ACR Meeting Abstracts

ACR Meeting Abstracts

  • Meetings
    • ACR Convergence 2024
    • ACR Convergence 2023
    • 2023 ACR/ARP PRSYM
    • ACR Convergence 2022
    • ACR Convergence 2021
    • ACR Convergence 2020
    • 2020 ACR/ARP PRSYM
    • 2019 ACR/ARP Annual Meeting
    • 2018-2009 Meetings
    • Download Abstracts
  • Keyword Index
  • Advanced Search
  • Your Favorites
    • Favorites
    • Login
    • View and print all favorites
    • Clear all your favorites
  • ACR Meetings

Abstract Number: 0912

Next-Generation Sequencing in Molecular Genetics of Adult-Onset Still’s Disease: Data from 23 Patients and Literature Review

Belén Atienza-Mateo1, Diana Prieto-Peña1, Eztizen Labrador-Sánchez2, Natalia Palmou Fontana1, Rafael Benito Melero-Gonzalez3, Fred Anton Pages4, Carmen Alvarez Reguera5, Nerea Paz-Gandiaga6 and Ricardo Blanco-Alonso7, 1Division of Rheumatology, Hospital Universitario Marqués de Valdecilla. IDIVAL, Immunopathology group, Santander, Cantabria, Spain, 2Hospital General de La Rioja, Logroño, Spain, 3CHU Ourense, O Carballino, Spain, 4Complejo Asistencial De Segovia, Segovia, Spain, 5Hospital Universitario Marqués de Valdecilla, Santander, Spain, 6Department of Genetics, Hospital Universitario Marqués de Valdecilla, IDIVAL, Santander, Spain, 7Division of Rheumatology, Hospital Universitario Marqués de Valdecilla. IDIVAL, Immunopathology group, Santander, Spain

Meeting: ACR Convergence 2024

Keywords: genetics, Still's disease

  • Tweet
  • Click to email a link to a friend (Opens in new window) Email
  • Click to print (Opens in new window) Print
Session Information

Date: Sunday, November 17, 2024

Title: Genetics, Genomics & Proteomics Poster

Session Type: Poster Session B

Session Time: 10:30AM-12:30PM

Background/Purpose: Molecular genetic techniques are becoming increasingly essential tools for the diagnosis of monogenic systemic autoinflammatory diseases (SAIDs). However, their role in the diagnosis of AOSD remains limited. Previous studies assessing potential genetic variants in AOSD have only assessed single coding regions of a few genes using Sanger sequencing. However, NGS panels are becoming the genetic technique of choice because they allow rapid and simultaneous analysis of complete coding sequence of several SAID-related genes. The aim of our study was to assess the usefulness of NGS panels in AOSD patients to improve diagnosis and management of the disease.

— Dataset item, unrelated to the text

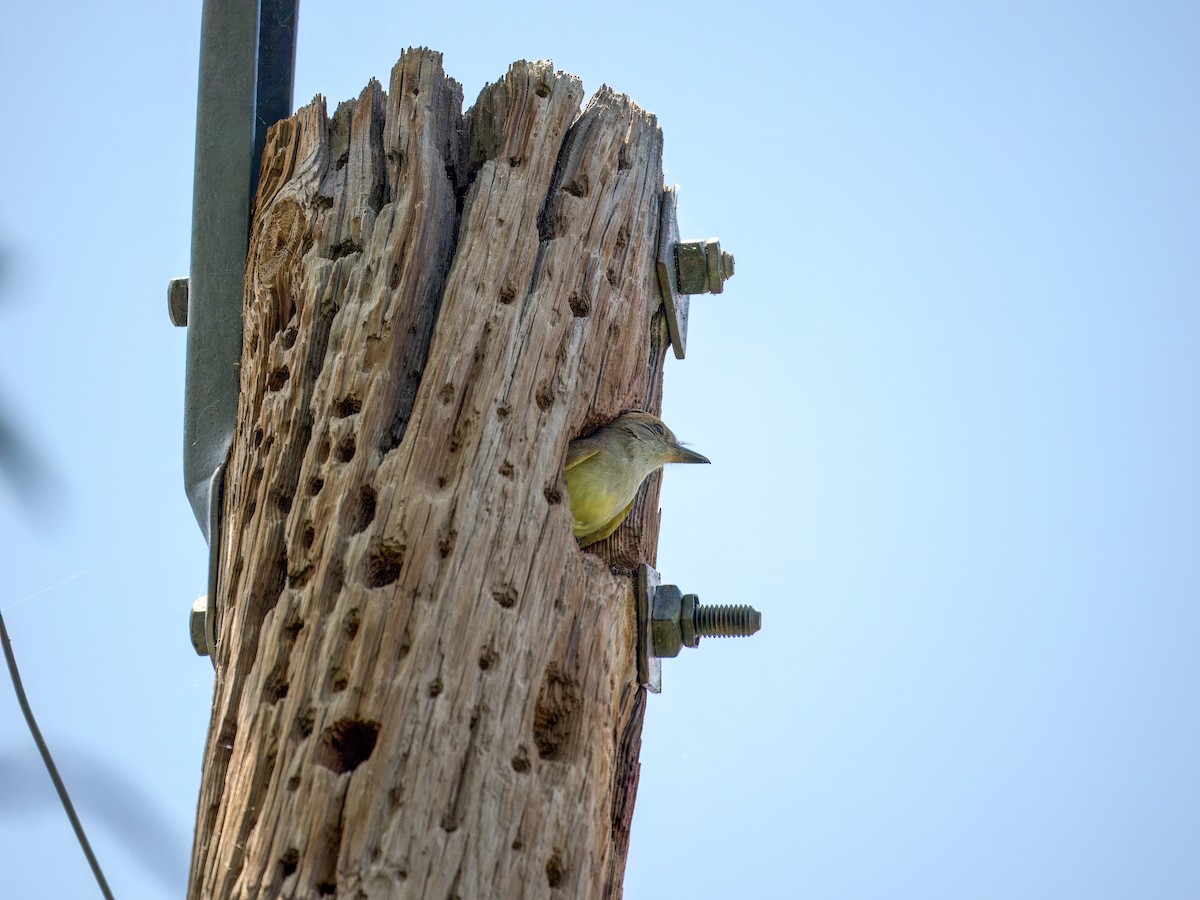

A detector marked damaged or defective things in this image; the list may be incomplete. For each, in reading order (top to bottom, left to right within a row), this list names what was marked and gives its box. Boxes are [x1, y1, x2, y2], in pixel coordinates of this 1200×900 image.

rusty bolt head [168, 280, 188, 328]
rusty bolt head [190, 595, 212, 657]
rusty bolt head [648, 580, 686, 657]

Methods: Observational, multicenter study of all patients with AOSD diagnosis in whom NGS panel was performed in Northern Spain. Clinical manifestations, laboratory parameters, complications and therapeutic response was recorded.

Results: 23 patients (15 men, 8 women) with a mean age of 42.0±18.1 years, in whom NGS was performed, fulfilled Yamaguchi criteria for AOSD. Most common manifestations, apart from fever, were skin rash (73.9%), asthenia (95.7%) and articular manifestations (91.3%). All patients had elevated acute-phase reactants levels and hyperferritinemia. Almost all patients received oral glucocorticoids as initial therapy. Conventional disease modifying anti-rheumatic drugs (cDMARDs) were used in 17 (73.9%) patients and biologic therapy in 12 (52.2%) patients. Genetic variants were observed in 5 (21.7%) patients. None of them were classified as pathogenic. Variants of uncertain significance (VUS) were identified in: NOD2 (c.2104C >T and c.2251G >A), TNFRSF1A (c.224C >T), TNFAIP3 (c.1939A >C) and SCN9A (c.2617G >A). Atypical manifestations and/or therapeutic refractoriness were observed in patients carrying genetic variants, except from the patient with the TNFAIP3 VUS (Table 1). Table 2 summarizes previous reported data of genetic studies in AOSD patients. The prevalence of VUS varies widely across populations. Our results are in line with those reported in Caucasian population ranging from 15% to 27.8%. However, Asian studies found a higher frequency of VUS in MEFV. It is worth mentioning that none of our patients carried VUS in MEFV.

Conclusion: To the best of our knowledge, our study is the first to assess the role of NGS panel in AOSD patients. NGS was useful to rule out the presence of pathogenic genetic variants related to other SAIDs and to detect VUS that may help to identify patients at risk for atypical and severe manifestations and poor response to conventional therapy.

Supporting image 1

Table 1. Clinical manifestations and course of the disease in AOSD patients with genetic variants.

Supporting image 2

Table 2. Literature review of periodic fever syndrome genetic variants identified in AOSD patients.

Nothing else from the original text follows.